RF power is transported in the electromagnetic fields in the cable. It
doesn't travel down a wire like DC does. in addition, depending on
frequency, the RF fields are only in a thin region of the conductors. The
better the conductor the thinner the region. The ways that manufacturers
reduce the 'copper' losses is by plating a thin layer of silver on the
copper wires. The way thay they reduce dielectric losses is by using air as
the dielectric or foam instead of solid polyethylene. The way that they
reduce leakage is by using a solid aluminum tube for the outer conductor or
by using two layers of braid for the outer conductor or a sparse layer of
braid and aluminum foil. At low HF, any coaxial cable is useful and RG8/U
and its relatives is the most common. If you want to really hear about
cable, talk to Chuck, KA1PM who used to work for Times Wire and Cable. He
can fill your head on the subject.
There are a couple things you need to know about cable.
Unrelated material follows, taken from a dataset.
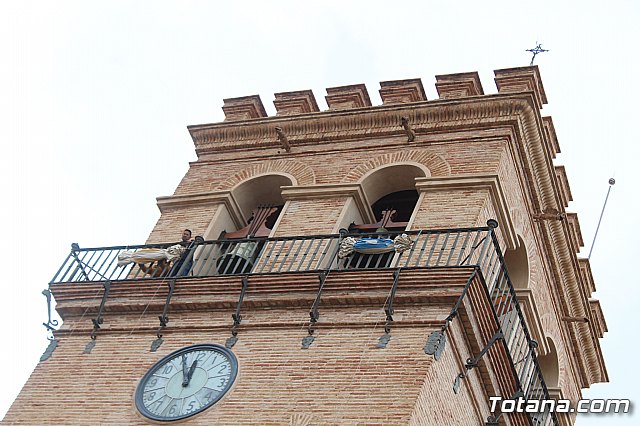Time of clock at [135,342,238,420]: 11:56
The RG, Radio
Guide, by the way, were defined by mil spec. An RG designation was assigned
and the physical dimensions, electrical properties and the materials were
defined. The RG standard includes waveguide, incidently. This seemed to
work for years until some of the manufacturers started cheating. The
government's approach to solving the problem was to define a new family of
cables. You will see these as MIL C17-XXXXXXX (RGYY/U). I don't know who
the culprits were, but Radio Shack/Tandy started selling RG cable a few
years ago that had about half the copper that real cable had. Now often you
will see cable that is "RG8 Type". What this seems to mean is it has the
basic dimensions of RG8/U but your guess is as good as mine on the rest.
This is important in at least one area. Coaxial cable gets exposed to the
weather and particularly sunlight. As I sure most of you realize, sunlight,
particularly the ultra violet component destroys a lot of plastic. Some
years ago the cable companies started using a plastic jacket material called
non-contaminating PVC. This material has much less of a problem than the
older PVC jacket material. What happens is the black material, probably
some form of carbon, migrates through the braid and contaminates the
dielectric material which dramatically increases the cable losses. Some of
the RG standards called for non-contaminating jackets and all the MIL C17
standards do. Recommendation: buy your cable from a recognized source and
make sure you understand what you're getting.
By the way the "big boys", not hams, use stuff like RG-373/U which is 1/2"
cable with teflon dielectric and jacket and silvered center conductor and
double braid. I think it runs around $15 a foot now. in the old days
VHF/UHF guys coveted RG-214/U which was the same thing with Polyethylene
instead of teflon. The common braids are tinned copper, copper and
silvered. Tinned copper is primarily very low frequency cable. Copper
braid is standard for HF and VHF while silvered is for UHF and microwaves.
That is probably more than any one wanted to know, but you ought to be at
least exposed to it. Yes, there is a reason for everything.